Thursday, April 6, 2023

Wind solar nuke

Nuclear power has been given a bad rap by those who push wind and solar and by the fossil fuel industry as both see it as a competitor. There are 92 nuke plants in the US and most have been operating for more than 50 years and no one has ever been injured or died from a nuke incident. All of the waste material from all of these plants can be store in an area the size of a football field ten feet deep. New small nuke plants can use up stored nuke waste and cannot melt down. These plants can be produced on an assembly line and transferred on a semi truck to where needed avoiding the long transmission line. Wind and solar plants must be where the sun shines and the wind blows and this is often hundreds of miles from the use point. They take far less space than either wind or solar. A 1,000 megawatt nuke plant takes one square mile. The same power from wind takes up 360 square miles and for solar it is 75 square miles. They do not require materials that must mined at the expense of the environment.
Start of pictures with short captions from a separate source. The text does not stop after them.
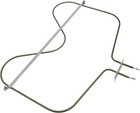 Range Oven Bake Element For Whirlpool Wfe505w0hs0 Ap6286606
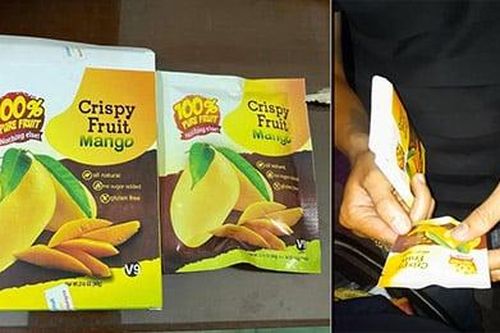 Trẻ la hét, hôn mê nhập viện vì thực phẩm trộn ma túy tại cổng trường: Chuyên gia cảnh báo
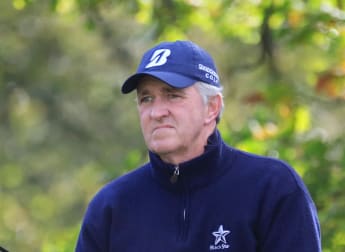 Jeremy ROBINSON 4096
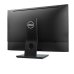 Počítač Dell Optiplex 7450 AIO i5-7500/8/256 SSD M.2/DVD/WIFI/24"/Win 11 Pro/nový, v originálním balení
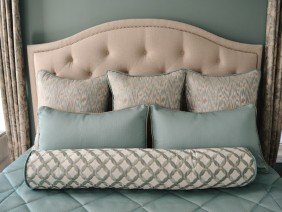 Fontana Designs - Photo -1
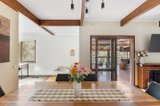 https://images.listonce.com.au/custom/160x/listings/29-manatunga-circuit-greensborough-vic-3088/056/01706056_img_05.jpg?AUtAIEk4aSk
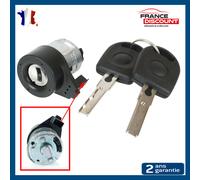 Contattore neiman Cilindro per Bora Golf 4 Polo 9N=3B0905855C 3B0905855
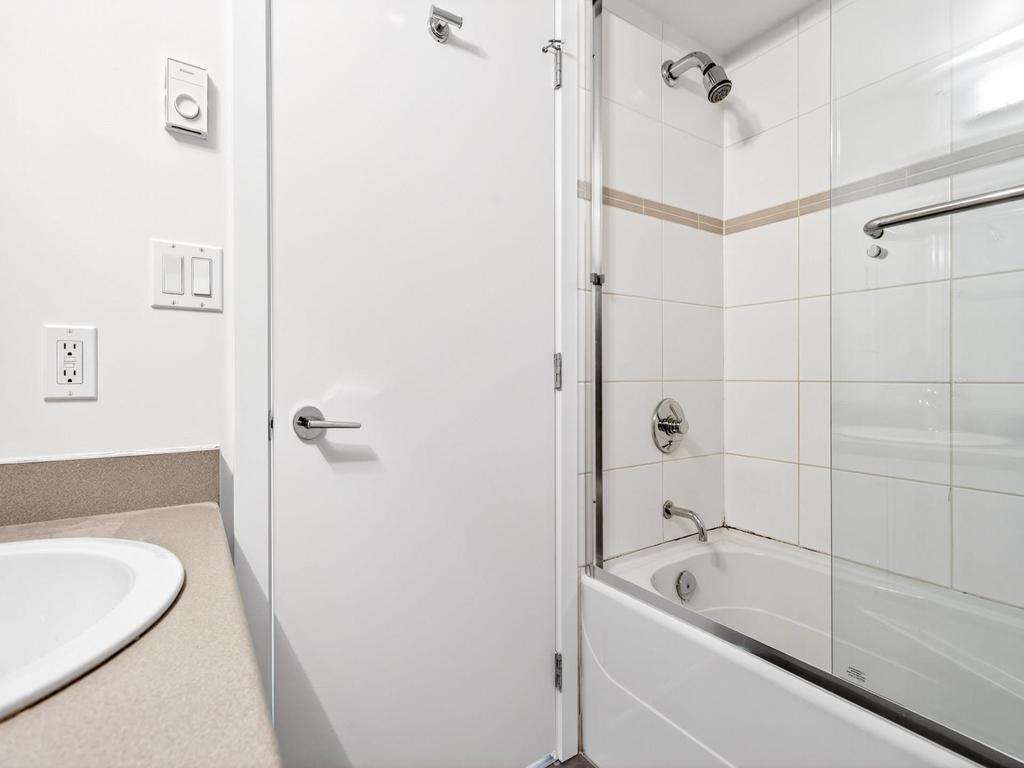 Listing Image for R3125150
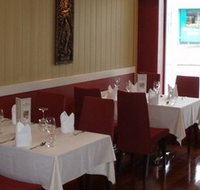 Sala Thai - Claremont - Broome Tourism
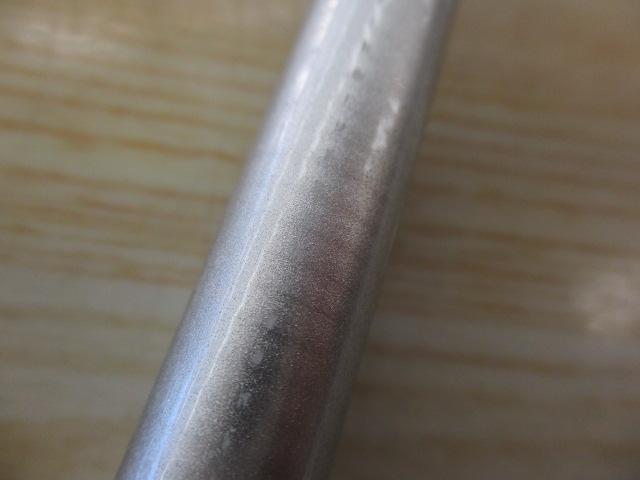 プライムサーフT 30-450・W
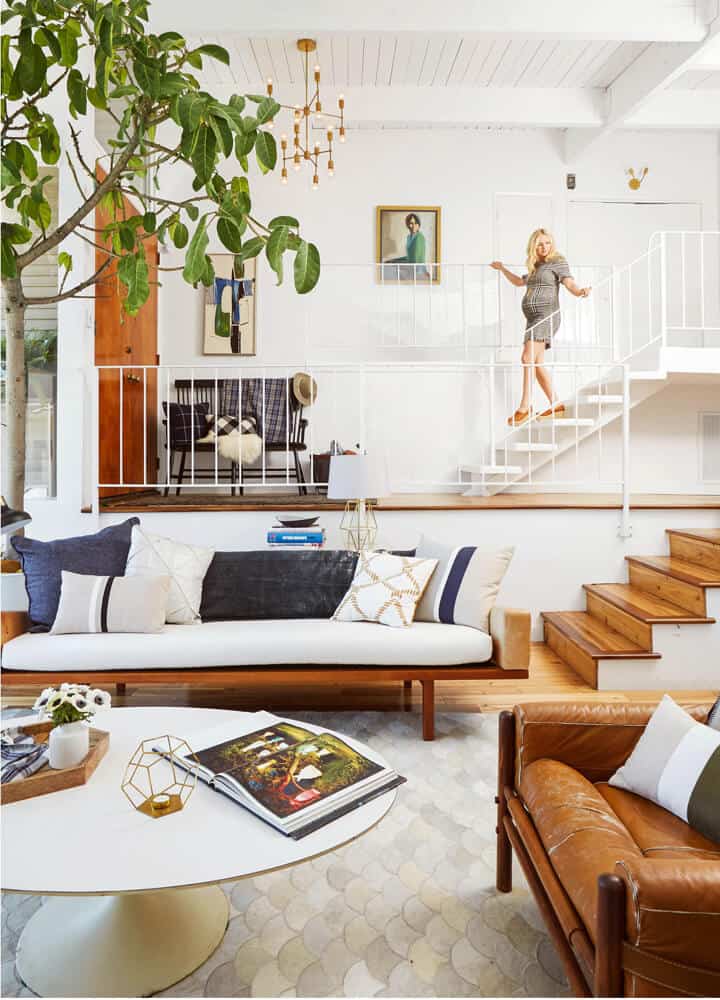 Good_Housekeeping_Emily_Henderson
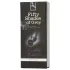 Fifty Shades of Grey - Finger-Analplug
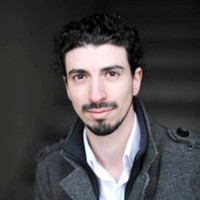 Danilo Cagnazzo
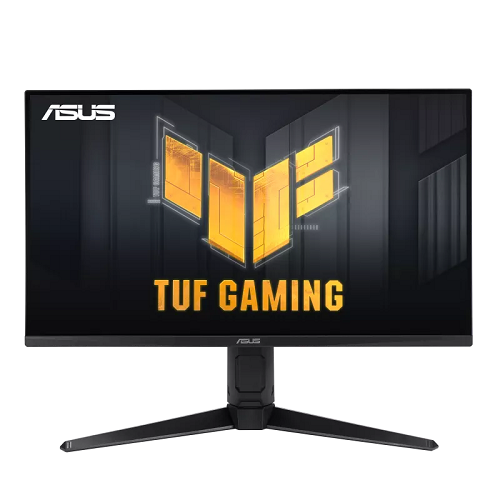 ASUS TUF Gaming VG28UQL1A 28 Inch 144Hz Gaming Monitor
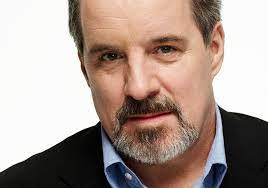 John Pankow Net Worth, Income, Salary, Earnings, Biography, How much money make? John Pankow Net Worth, Income, Salary, Earnings, Biography, How much money make?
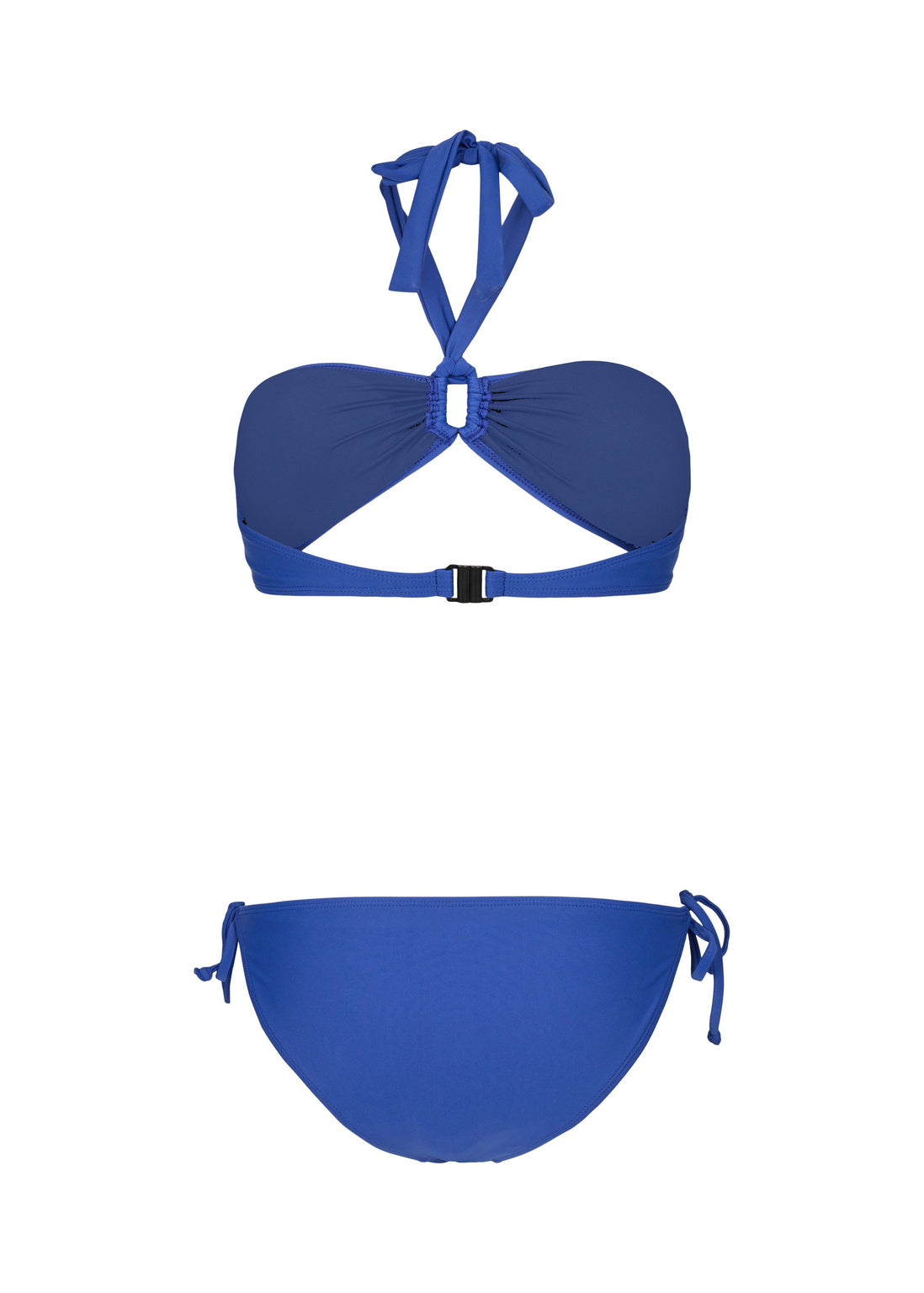 Sofie Schnoor S231329 Bikini Cobalt Blue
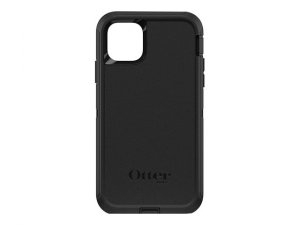 Otter 77-62581 Apple Defender Iphn 11 Promax Black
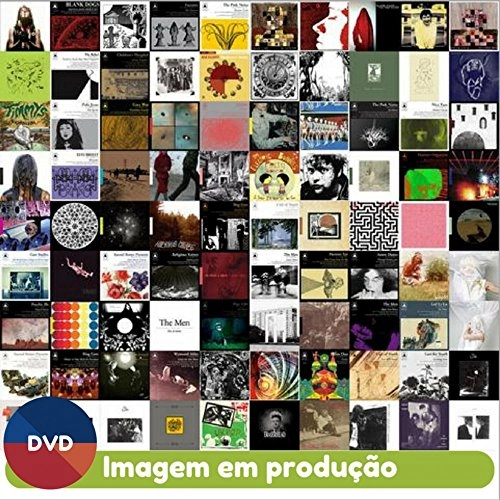 Dvd Rexmore Filmes Diversos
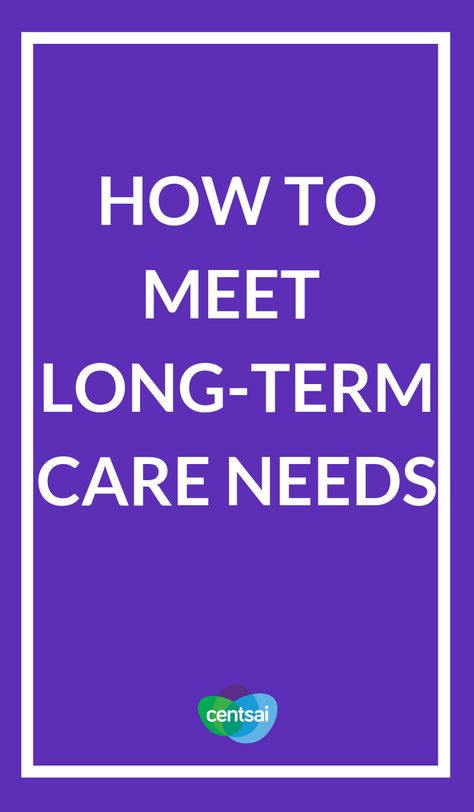 Long Term Care Nursing, Irish Wake, Senior Health Care, Director Of Nursing, Long Term Care Insurance, Nursing Home Care, Estate Planning Checklist, Long Term Care Facilities, Good Leadership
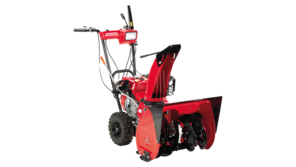 HSS 655 W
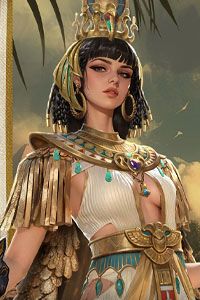 Civilization: Eras & Allies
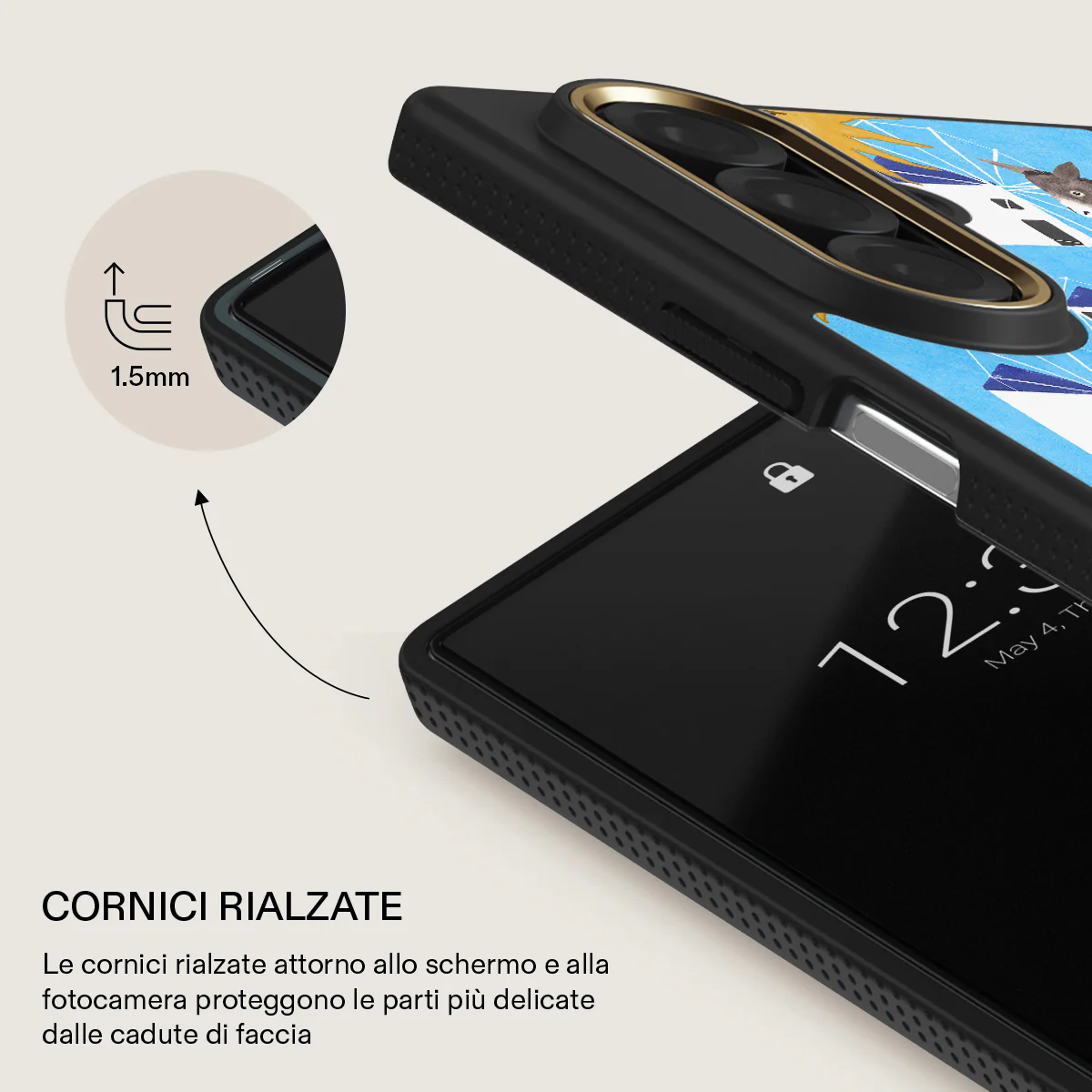 Miniatura 4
Wind and solar need lithium, copper, cobalt along with rare earths most of which are mined in other countries and almost all are processed in China. They need no back up power source like wind and solar. Over the past 20 years more than one trillion dollars have been spent on wind and solar and those two sources now account for 5% of the energy production. Last fall China started up the first small nuke power plant and they plan to sell these to the rest of the world.